Work to do
Recast the lines in the rows below as a Markdown table with the columns Number and Line, starting at the line containing "How much space" and ending at the line containing "Assessing the photograph, does". Include both of those lines and leave out blank lines.

■ ■ ■ ■ ■

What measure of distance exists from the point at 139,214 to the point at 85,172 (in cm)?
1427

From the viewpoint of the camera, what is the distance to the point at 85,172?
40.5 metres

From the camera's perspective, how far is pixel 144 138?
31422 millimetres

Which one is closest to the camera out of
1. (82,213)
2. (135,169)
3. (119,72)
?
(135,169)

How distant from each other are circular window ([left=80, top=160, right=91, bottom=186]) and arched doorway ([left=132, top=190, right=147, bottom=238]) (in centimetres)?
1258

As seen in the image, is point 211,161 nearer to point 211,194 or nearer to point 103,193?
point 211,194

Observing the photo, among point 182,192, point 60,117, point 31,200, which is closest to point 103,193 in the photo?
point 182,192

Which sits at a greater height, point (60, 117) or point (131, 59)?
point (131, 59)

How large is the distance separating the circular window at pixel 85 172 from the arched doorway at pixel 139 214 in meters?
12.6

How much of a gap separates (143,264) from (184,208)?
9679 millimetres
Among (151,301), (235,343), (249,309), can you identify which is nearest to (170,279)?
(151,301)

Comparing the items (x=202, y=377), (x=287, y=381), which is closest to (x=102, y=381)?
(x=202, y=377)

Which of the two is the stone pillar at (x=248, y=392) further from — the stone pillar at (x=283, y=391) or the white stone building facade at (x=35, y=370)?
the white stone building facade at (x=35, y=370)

■ ■ ■ ■ ■

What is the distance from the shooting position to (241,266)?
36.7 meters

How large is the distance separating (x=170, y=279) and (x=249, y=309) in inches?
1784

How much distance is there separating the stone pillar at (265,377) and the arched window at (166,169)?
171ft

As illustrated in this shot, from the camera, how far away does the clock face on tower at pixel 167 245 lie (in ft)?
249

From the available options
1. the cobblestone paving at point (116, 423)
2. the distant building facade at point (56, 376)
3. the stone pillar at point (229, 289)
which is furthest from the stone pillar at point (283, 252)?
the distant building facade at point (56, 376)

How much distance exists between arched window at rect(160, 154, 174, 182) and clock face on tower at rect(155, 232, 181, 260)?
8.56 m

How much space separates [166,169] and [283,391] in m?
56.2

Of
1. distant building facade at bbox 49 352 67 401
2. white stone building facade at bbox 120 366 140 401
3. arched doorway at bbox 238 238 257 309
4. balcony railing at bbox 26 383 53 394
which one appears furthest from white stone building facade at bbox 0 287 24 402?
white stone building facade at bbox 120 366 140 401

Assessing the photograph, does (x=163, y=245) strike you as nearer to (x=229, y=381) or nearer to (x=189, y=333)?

■ ■ ■ ■ ■

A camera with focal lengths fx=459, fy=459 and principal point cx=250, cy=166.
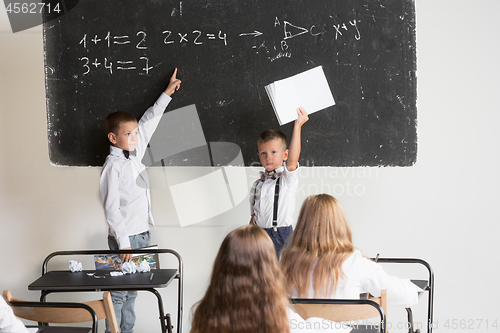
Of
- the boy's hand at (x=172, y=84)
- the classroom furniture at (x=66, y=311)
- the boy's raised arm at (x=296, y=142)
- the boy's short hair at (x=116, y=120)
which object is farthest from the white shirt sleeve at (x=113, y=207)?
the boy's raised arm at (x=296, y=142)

■ ■ ■ ■ ■

Solution to the problem
| Number | Line |
|---|---|
| 1 | How much space separates [166,169] and [283,391] in m? |
| 2 | 56.2 |
| 3 | Of |
| 4 | 1. distant building facade at bbox 49 352 67 401 |
| 5 | 2. white stone building facade at bbox 120 366 140 401 |
| 6 | 3. arched doorway at bbox 238 238 257 309 |
| 7 | 4. balcony railing at bbox 26 383 53 394 |
| 8 | which one appears furthest from white stone building facade at bbox 0 287 24 402? |
| 9 | white stone building facade at bbox 120 366 140 401 |
| 10 | Assessing the photograph, does (x=163, y=245) strike you as nearer to (x=229, y=381) or nearer to (x=189, y=333)? |